On Tue, May 31, 2016 at 12:48 PM, Max notifications@github.com wrote:

Damian you are right. It is not only fantom. Maybe we can have two different options. A "stringend" (as is it right now, maybe adding intronic and downstream variants to check if they are in a regulatory feature. I do not understand why did you exclude them. ) and a "loose" one (do not use fantom+ensembl).

Right now we did not solve any of our genomes with the Genomiser (ok the GLI2 case, but because of a missense variant). In the rest of the cases the resulting genes/variants do not match at all to the phenotype (exomiser score only around 0.5 -0.6). So it would be nice to to make a wider search.

— You are receiving this because you were mentioned. Reply to this email directly, view it on GitHub https://github.com/exomiser/Exomiser/issues/132#issuecomment-222665702, or mute the thread https://github.com/notifications/unsubscribe/AE7uPNbgjoeqNeXZWjI3pL42KPUXy5Gxks5qHCAMgaJpZM4IqP7j .
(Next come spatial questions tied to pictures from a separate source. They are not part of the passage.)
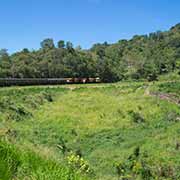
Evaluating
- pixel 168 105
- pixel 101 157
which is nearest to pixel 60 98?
pixel 168 105

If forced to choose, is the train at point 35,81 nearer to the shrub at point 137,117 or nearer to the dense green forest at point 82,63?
the dense green forest at point 82,63

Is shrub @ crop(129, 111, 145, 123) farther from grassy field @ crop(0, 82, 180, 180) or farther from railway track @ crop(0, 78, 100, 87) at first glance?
railway track @ crop(0, 78, 100, 87)

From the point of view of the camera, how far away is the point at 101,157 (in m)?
26.2

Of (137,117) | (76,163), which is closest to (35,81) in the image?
(137,117)

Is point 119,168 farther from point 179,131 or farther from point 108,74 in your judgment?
point 108,74

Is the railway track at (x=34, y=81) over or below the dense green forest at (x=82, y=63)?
below

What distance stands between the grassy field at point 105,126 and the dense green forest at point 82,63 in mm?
22544

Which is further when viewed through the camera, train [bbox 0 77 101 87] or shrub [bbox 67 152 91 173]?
train [bbox 0 77 101 87]

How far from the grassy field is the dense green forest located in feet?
74.0

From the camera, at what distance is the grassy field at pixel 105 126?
23188 millimetres

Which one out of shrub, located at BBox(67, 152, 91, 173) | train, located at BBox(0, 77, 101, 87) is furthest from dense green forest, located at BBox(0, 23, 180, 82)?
shrub, located at BBox(67, 152, 91, 173)

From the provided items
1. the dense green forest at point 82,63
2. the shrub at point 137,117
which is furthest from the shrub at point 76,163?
the dense green forest at point 82,63

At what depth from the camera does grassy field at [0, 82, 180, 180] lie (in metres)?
23.2

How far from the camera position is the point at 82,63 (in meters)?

damiansm commented 7 years ago

Current nc variant behaviour is: (1) Any variants found in the regulatory_regions db table of known regulatory regions from FANTOM and Ensembl regulatory build AND an effect of INTERGENIC_VARIANT or UPSTREAM_GENE_VARIANT get the effect changed to REGULATORY_REGION_VARIANT. This is to stop them getting removed in step 3 (? if Jannovar ever assigns this effect - I don't think so) (2) Any variants with an effect of REGULATORY_REGION_VARIANT get reassigned to the gene in the TAD with the best pheno score (3) The regulatoryFeature filter removes any variant with an effect of INTERGENIC_VARIANT or UPSTREAM_GENE_VARIANT AND >= 20kb away from gene

Max's preferred behaviour (1) Reassign variants to best gene in TAD for most nc variants

Peter's preferred display behaviour (1) More detail on what REGULATORY_REGION_VARIANT means and/or a better name as the other types are regulatory variants as well. Could we link to a suitable external resource such as Ensembl regulatory build? (2) Provide a more detailed breakdown and viz of the various UTR effects such as upstream ORFs, KOZAK etc

julesjacobsen commented 7 years ago

Hang on what's happening here? #142, #143 and this one are all no longer issues or is there a new issue relating to this?

damiansm commented 7 years ago

I created a one new issue merging all the info/discussions in these. It was getting too messy

On Thu, Jul 20, 2017 at 3:48 PM, Jules Jacobsen notifications@github.com wrote:

Hang on what's happening here? #142 https://github.com/exomiser/Exomiser/issues/142, #143 https://github.com/exomiser/Exomiser/issues/143 and this one are all no longer issues or is there a new issue relating to this?

— You are receiving this because you modified the open/close state. Reply to this email directly, view it on GitHub https://github.com/exomiser/Exomiser/issues/132#issuecomment-316726929, or mute the thread https://github.com/notifications/unsubscribe-auth/AE7uPKqS49eQ4_T0udE0m5KgHQ6COUb5ks5sP2i8gaJpZM4IqP7j .

damiansm commented 7 years ago

see #219 for this now

julesjacobsen commented 7 years ago

Ah, good. Even the simplification was confusing!